*** Opening Listed entries ***
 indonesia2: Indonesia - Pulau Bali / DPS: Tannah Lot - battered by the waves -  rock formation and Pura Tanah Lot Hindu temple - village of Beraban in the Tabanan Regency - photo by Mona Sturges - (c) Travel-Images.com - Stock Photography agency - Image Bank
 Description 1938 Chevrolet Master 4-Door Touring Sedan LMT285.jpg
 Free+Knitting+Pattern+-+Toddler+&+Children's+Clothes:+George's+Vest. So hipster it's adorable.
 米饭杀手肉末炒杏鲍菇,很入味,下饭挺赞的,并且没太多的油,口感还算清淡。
*** Closing Listed entries ***
*** Opening Listed entries ***
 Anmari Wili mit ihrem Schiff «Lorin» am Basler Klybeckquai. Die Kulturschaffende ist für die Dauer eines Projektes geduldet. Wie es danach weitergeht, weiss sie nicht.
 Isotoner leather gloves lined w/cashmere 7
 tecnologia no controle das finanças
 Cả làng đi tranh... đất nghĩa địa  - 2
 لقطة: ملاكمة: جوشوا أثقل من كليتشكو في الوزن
*** Closing Listed entries ***
*** Opening Listed entries ***
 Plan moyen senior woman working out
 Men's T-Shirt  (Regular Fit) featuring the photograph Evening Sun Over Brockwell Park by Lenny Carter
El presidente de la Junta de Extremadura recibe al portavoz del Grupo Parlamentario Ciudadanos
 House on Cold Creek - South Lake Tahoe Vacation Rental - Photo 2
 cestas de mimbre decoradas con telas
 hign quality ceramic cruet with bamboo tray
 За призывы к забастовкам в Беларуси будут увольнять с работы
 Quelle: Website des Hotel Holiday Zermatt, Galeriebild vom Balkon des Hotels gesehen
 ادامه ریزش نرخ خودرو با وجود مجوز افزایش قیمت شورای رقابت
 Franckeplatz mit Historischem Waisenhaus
*** Closing Listed entries ***
→ Required action: Which lines above run from the one containing "El presidente de" to the one containing "ادامه ریزش نرخ"? Give them again exactly, both ends included.

→ Exercise response:
El presidente de la Junta de Extremadura recibe al portavoz del Grupo Parlamentario Ciudadanos
 House on Cold Creek - South Lake Tahoe Vacation Rental - Photo 2
 cestas de mimbre decoradas con telas
 hign quality ceramic cruet with bamboo tray
 За призывы к забастовкам в Беларуси будут увольнять с работы
 Quelle: Website des Hotel Holiday Zermatt, Galeriebild vom Balkon des Hotels gesehen
 ادامه ریزش نرخ خودرو با وجود مجوز افزایش قیمت شورای رقابت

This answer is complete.